* Your task
Select every line in the listing below that contains the string "cluster", matching case exactly, and copy each one out.

* Material shown

========

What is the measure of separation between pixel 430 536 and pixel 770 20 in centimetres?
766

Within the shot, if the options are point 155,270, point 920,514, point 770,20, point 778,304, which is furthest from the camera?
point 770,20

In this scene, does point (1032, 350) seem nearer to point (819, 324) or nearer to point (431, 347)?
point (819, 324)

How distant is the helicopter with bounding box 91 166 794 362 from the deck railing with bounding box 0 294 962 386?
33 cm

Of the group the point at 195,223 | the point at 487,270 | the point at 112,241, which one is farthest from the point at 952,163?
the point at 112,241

========

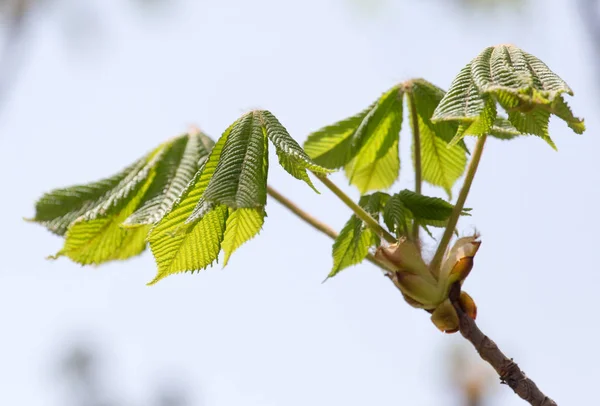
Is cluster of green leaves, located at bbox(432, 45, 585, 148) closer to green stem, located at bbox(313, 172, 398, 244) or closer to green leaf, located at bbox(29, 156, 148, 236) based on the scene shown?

========

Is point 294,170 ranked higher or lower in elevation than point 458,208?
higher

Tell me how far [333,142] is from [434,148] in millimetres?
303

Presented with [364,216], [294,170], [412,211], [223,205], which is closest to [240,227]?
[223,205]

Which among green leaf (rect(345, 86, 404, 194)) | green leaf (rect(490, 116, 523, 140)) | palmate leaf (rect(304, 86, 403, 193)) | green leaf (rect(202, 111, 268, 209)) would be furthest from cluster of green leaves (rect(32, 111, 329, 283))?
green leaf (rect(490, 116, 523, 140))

========

* Worked answer
Is cluster of green leaves, located at bbox(432, 45, 585, 148) closer to green stem, located at bbox(313, 172, 398, 244) or closer to green leaf, located at bbox(29, 156, 148, 236) based on the scene shown?
Which among green leaf (rect(345, 86, 404, 194)) | green leaf (rect(490, 116, 523, 140)) | palmate leaf (rect(304, 86, 403, 193)) | green leaf (rect(202, 111, 268, 209)) would be furthest from cluster of green leaves (rect(32, 111, 329, 283))?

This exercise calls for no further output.